Flustered By Finances? Ask Ellen
HOW MUCH IS ENOUGH?
If I had a nickel for every time someone asked how much money is enough to retire on… People want an easy answer. Is it $1 million? Is the magic number $3 million? The truth is, it depends. It depends on your financial asset base, monthly expenses in retirement and sources of income in retirement, such as Social Security and pension.
It pays to fully understand your current expenses to best estimate future retirement expenses. Remember to increase your expectations for health care expenses in retirement and reduce expenses that may go away, such as mortgage payments and children’s expenses.

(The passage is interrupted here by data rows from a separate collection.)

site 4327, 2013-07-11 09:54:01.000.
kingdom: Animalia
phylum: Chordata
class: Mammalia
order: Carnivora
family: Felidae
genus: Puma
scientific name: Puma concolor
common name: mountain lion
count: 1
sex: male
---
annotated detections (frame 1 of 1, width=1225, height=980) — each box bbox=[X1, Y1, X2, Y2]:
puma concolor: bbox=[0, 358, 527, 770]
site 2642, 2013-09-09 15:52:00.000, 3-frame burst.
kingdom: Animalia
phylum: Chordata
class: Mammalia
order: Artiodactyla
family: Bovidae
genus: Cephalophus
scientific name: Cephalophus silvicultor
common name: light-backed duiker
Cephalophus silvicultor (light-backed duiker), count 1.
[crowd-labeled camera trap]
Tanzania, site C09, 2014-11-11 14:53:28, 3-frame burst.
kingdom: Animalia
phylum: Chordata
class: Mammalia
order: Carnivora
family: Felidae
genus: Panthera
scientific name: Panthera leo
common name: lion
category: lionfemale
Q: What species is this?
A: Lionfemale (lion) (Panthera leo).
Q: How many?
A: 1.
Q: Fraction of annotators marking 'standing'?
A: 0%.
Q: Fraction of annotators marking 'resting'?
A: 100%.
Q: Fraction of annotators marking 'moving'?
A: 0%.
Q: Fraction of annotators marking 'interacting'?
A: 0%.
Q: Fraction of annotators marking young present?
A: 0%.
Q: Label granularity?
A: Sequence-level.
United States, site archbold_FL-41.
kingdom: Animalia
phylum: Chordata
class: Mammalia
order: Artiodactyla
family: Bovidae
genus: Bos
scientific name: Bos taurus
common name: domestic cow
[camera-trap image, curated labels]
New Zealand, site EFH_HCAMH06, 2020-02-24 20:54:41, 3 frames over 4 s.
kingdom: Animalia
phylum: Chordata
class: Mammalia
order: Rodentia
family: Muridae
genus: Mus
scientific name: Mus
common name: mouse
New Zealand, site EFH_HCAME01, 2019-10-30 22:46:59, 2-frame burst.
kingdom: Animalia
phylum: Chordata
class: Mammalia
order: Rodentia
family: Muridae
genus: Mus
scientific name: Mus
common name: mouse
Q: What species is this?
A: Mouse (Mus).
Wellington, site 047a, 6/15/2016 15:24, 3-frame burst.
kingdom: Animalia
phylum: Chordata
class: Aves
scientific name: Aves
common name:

It makes sense to work with a financial planner who understands the vitally important role that Social Security plays and incorporates Social Security optimization strategies. There are a variety of complex strategies for taking benefits, but the Social Security Administration does not offer them to you unsolicited. There are optimal ways to take your benefit based on your age and health, and for couples there are clever combination strategies that can increase your benefits by thousands of dollars.
Once you have a handle on how much income you will receive from Social Security and pensions in retirement and how much your retirement expenses will be, you can determine how much you will need to supplement any deficit from your assets.
The table below is a simplified look at how much you will need in your retirement pot on Day#1 of your retirement. It assumes that you retire at age 70 and live 25 more years. It also assumes that your investments continue to grow over those 25 years at an average annual rate of 5%. It’s a simplified look for three reasons: (1) it doesn’t account for inflation (or health care cost inflation) - so to be extra prudent, expect your expense requirements to be much higher than you think; (2) it assumes that the markets grow at a consistent 5% per year, when quite possibly when you retire, the market could be in a down cycle- so again, be prudent and plan for a larger pot of money than you think you will need; (3) it doesn’t account for leaving money to your heirs.
So, for example, if you expect your expenses in retirement to be $80,000 per year and calculate your Social Security and pension income at $40,000, you will need to supplement your living expenses with $40,000 per year from your investments. In order to support $40,000 a year of investment consumption for 25 years, you will need about $564,000 at retirement.
There are many customized scenarios for different expectations for retirement age, investment growth rate and income requirements. Nor have I dealt with the really fun part: determining how much you need to invest every year to get to your pot of gold on Retirement Day #1!